The state quickly appealed the ruling, and the case remains unresolved. It proved to be a tricky point for many, even Sen. Elizabeth Warren, D-Mass., a liberal who supports many gay-rights initiatives. "I have to say," she said, "I don't think that's a good use of taxpayer dollars."

If the appeal rules in Kosilek's favor, the Court's decision can serve as an outline for Manning's lawyers. The judge spells out the five requirements for a transexual to present to successfully argue for a surgery:

Therefore, in this case to obtain an order directing the DOC to provide sex-reassignment surgery, Kosilek has been required to prove that: (1) he has a serious medical need; (2) sex reassignment surgery is the only adequate treatment for it; (3) the defendant knows that Kosilek is at high risk of serious harm if he does not receive sex-reassignment surgery; (4) the defendant has not denied that treatment because of good faith, reasonable security concerns, or for any other legitimate penological purpose; and (5) the defendant's unconstitutional conduct will continue in the future.

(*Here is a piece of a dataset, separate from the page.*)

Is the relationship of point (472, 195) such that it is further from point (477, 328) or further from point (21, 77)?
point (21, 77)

And be assured: Manning will continue to make headlines, as her story highlights not only the problems transgender people face in the penal system, but also on the military's stance on these issues. Since transgender is considered by the military to be a "psychosexual disorder," it was effectively left out of the "don't ask, don't tell" repeal in 2012. And if it's true that her struggles factored into her decision to leak the information, maybe the military will take a keener look at transgender issues overall.